INSTRUCTIONS TO FOLLOW:
Pick out each line of the listing below that contains the string "suit", and copy those lines. Case counts.

ENTRIES SUPPLIED:
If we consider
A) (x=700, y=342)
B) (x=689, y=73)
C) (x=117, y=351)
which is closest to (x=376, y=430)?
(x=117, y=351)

...

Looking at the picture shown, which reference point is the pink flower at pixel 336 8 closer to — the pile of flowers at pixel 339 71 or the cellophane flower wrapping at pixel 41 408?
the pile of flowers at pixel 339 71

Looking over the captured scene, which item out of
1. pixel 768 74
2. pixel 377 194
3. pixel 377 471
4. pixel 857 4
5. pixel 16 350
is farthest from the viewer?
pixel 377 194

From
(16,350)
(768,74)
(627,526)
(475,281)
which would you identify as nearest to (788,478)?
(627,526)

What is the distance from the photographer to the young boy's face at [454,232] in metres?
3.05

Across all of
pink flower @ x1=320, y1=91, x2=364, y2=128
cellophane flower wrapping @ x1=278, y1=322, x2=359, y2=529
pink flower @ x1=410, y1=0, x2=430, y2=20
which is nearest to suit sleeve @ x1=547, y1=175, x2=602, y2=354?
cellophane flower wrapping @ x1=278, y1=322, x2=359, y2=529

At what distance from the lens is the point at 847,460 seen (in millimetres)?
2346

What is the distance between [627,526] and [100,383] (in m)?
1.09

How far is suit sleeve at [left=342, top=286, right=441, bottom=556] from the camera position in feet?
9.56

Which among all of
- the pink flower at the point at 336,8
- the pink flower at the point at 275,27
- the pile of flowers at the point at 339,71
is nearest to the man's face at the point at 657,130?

THE ANSWER:
which is nearest to suit sleeve @ x1=547, y1=175, x2=602, y2=354?
How far is suit sleeve at [left=342, top=286, right=441, bottom=556] from the camera position in feet?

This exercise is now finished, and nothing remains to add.